─── Data supplied ───

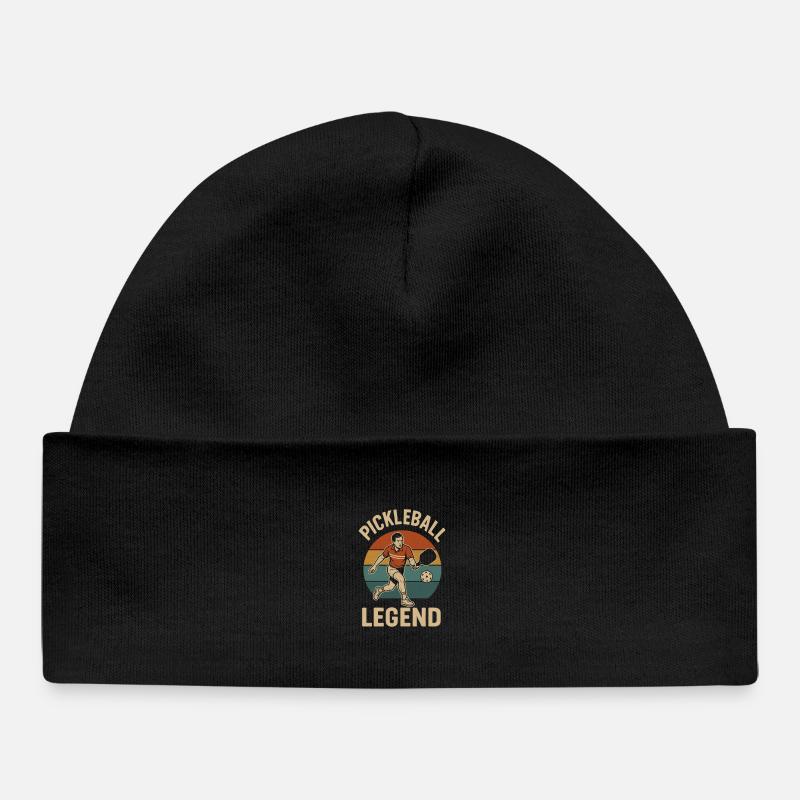 Légende du pickleball rétro - Bonnet bébé bio - noir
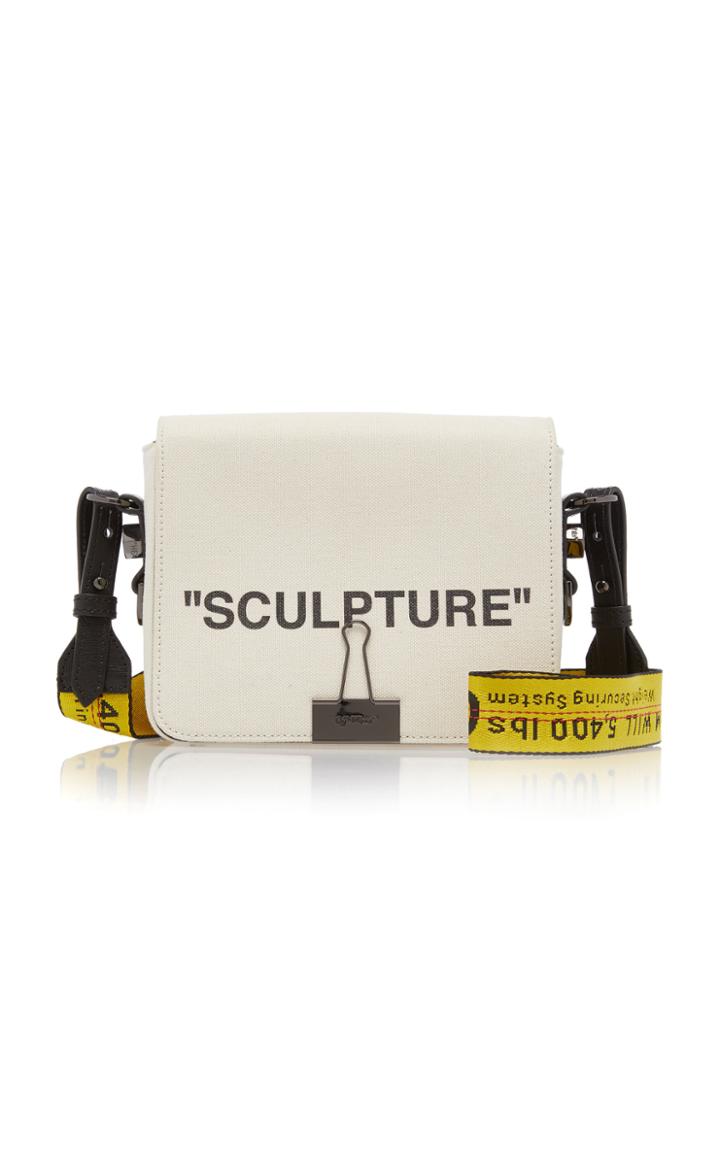 Off-white C/o Virgil Abloh Canvas Flap Bag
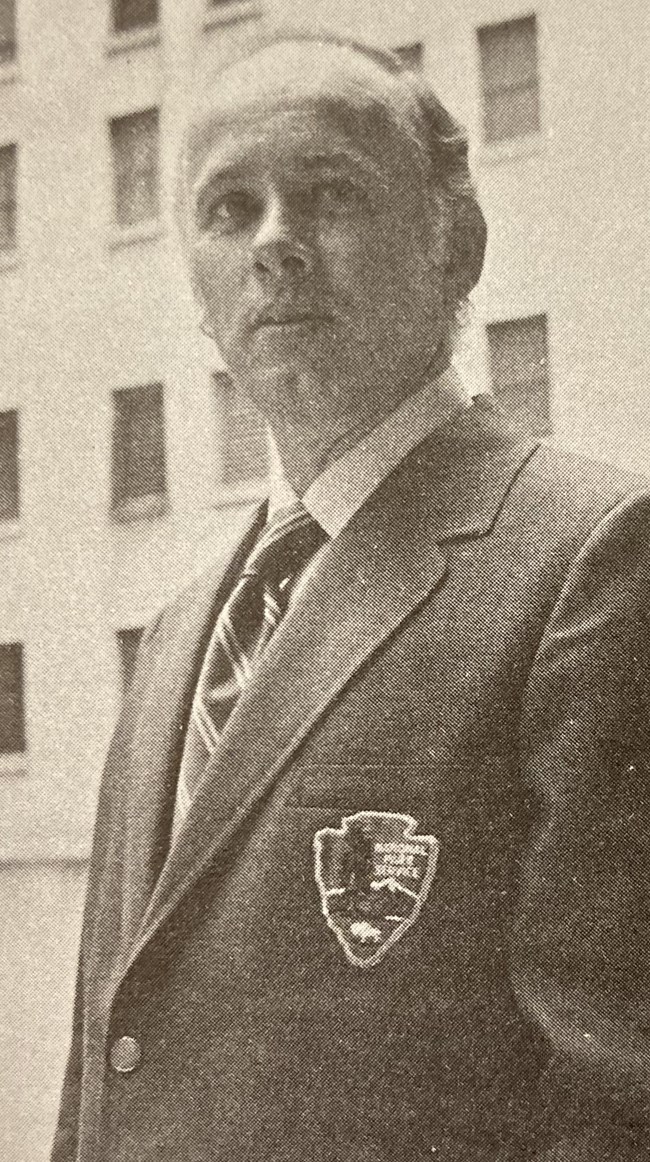 Jerry Wagers Man in a blazer with NPS arrowhead patch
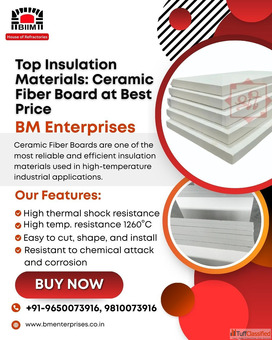 Top Insulation Materials Ceramic Fiber Board at Best Price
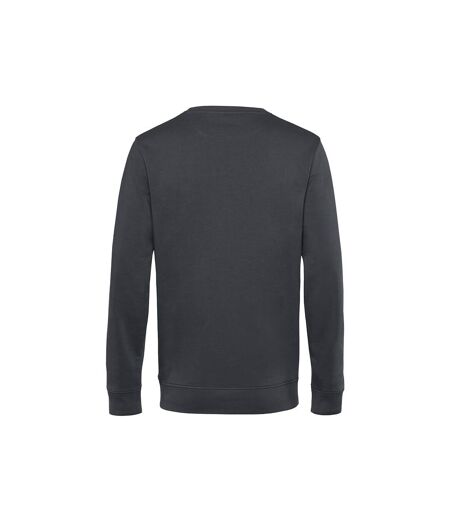 Mens Organic Crew Neck Sweat Asphalt B&C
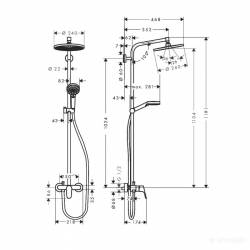27284000 Crometta E 240 1jet Showerpipe Душова система д/душа (1 сорт)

───

#### Work to complete:
Write out the text of the items above as a JSON list of strings, one string per line and no blank lines. Leave the pictures out.

#### Exercise solution:
[
  " Légende du pickleball rétro - Bonnet bébé bio - noir",
  " Off-white C/o Virgil Abloh Canvas Flap Bag",
  " Jerry Wagers Man in a blazer with NPS arrowhead patch",
  " Top Insulation Materials Ceramic Fiber Board at Best Price",
  " Mens Organic Crew Neck Sweat Asphalt B&C",
  "27284000 Crometta E 240 1jet Showerpipe Душова система д/душа (1 сорт)"
]